== Segment start ==
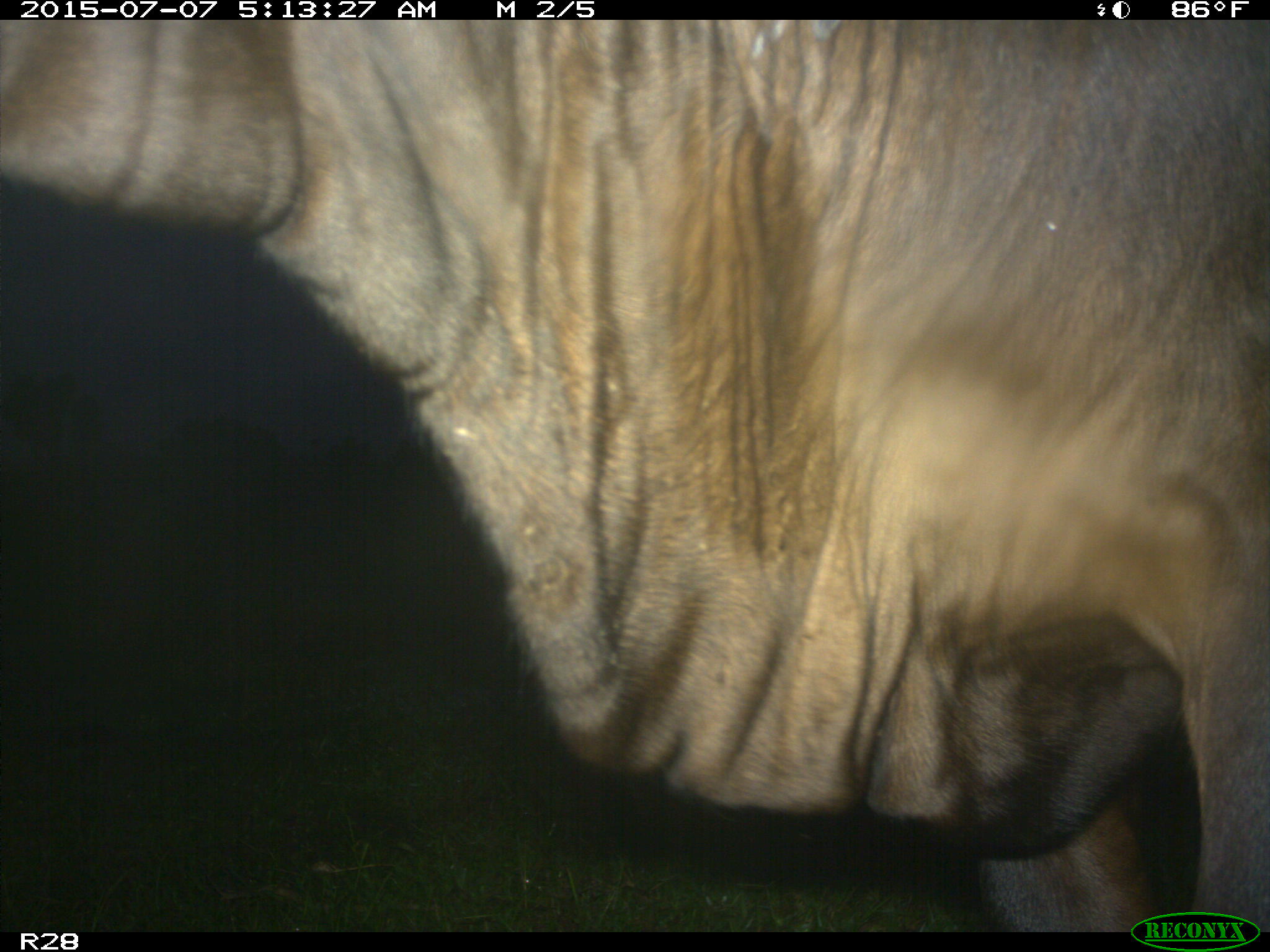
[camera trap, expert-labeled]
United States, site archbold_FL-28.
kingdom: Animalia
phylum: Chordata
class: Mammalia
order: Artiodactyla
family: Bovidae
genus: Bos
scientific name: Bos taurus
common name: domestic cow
== Segment end ==
== Segment start ==
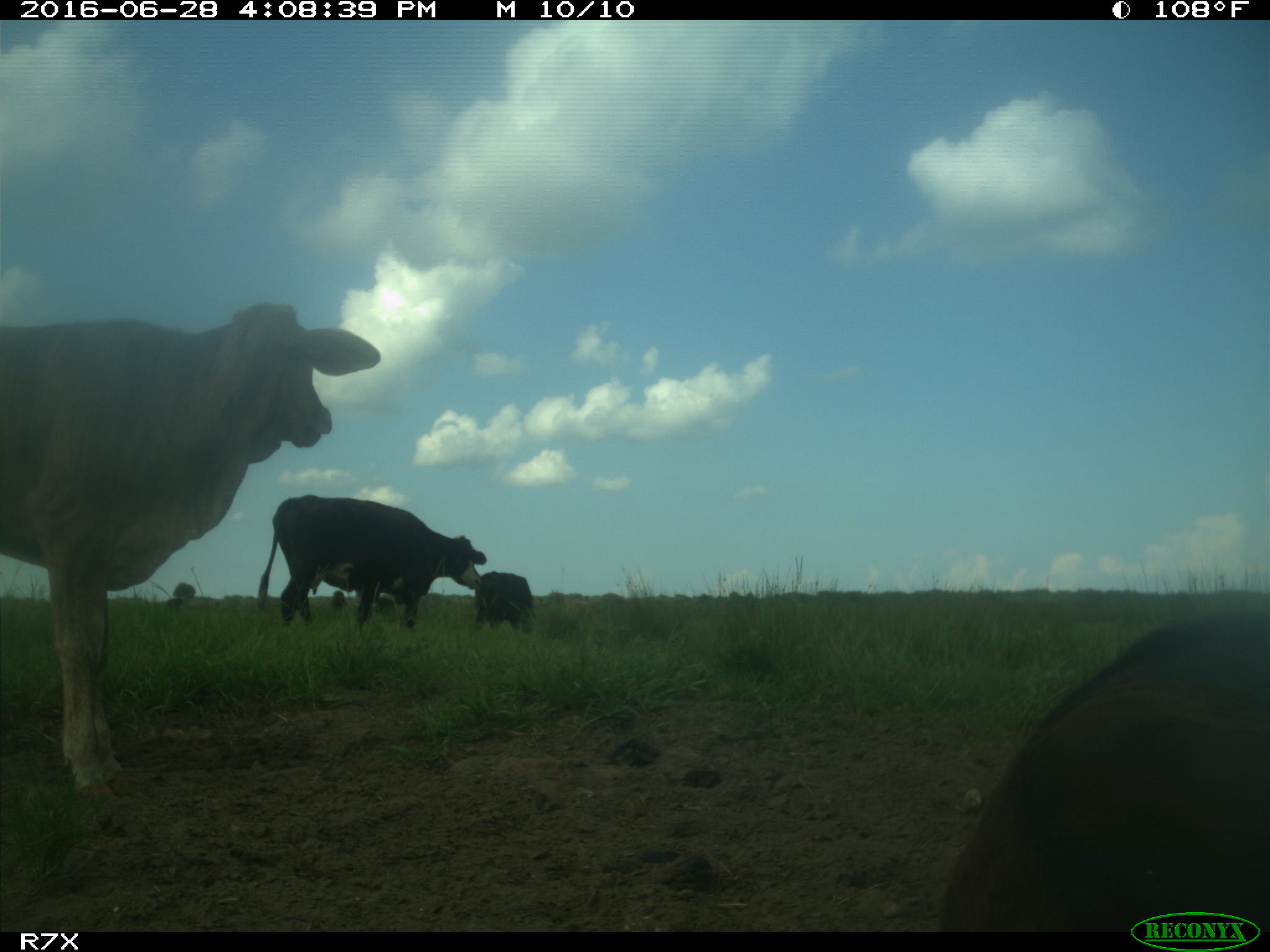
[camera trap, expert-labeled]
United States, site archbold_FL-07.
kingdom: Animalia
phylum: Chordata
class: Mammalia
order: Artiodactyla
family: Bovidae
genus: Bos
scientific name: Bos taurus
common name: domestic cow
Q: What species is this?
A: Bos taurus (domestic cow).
== Segment end ==
== Segment start ==
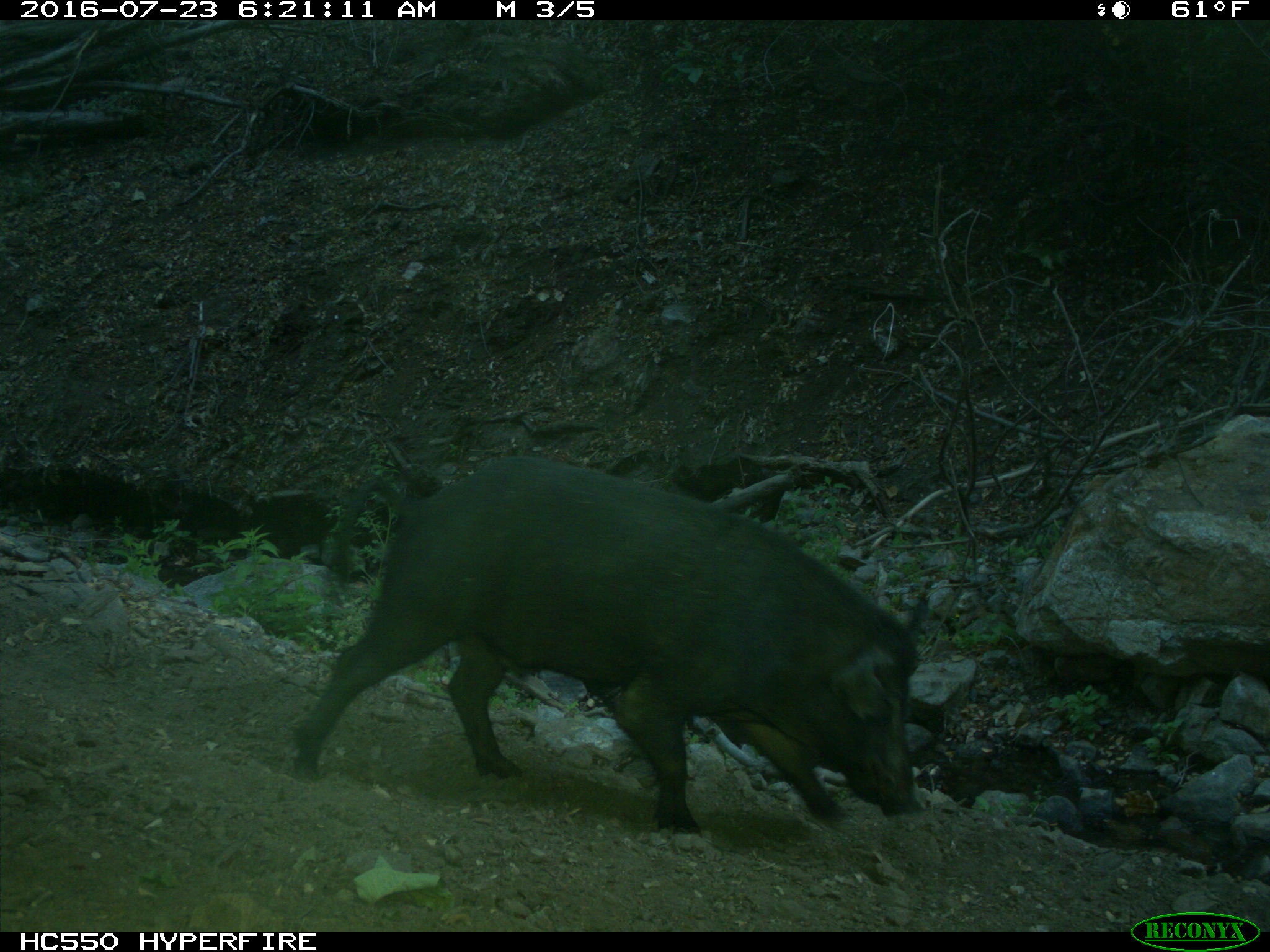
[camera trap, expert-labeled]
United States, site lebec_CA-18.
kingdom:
== Segment end ==
Sift the material for lines that include the word "States", and copy each one.

United States, site archbold_FL-28.
United States, site archbold_FL-07.
United States, site lebec_CA-18.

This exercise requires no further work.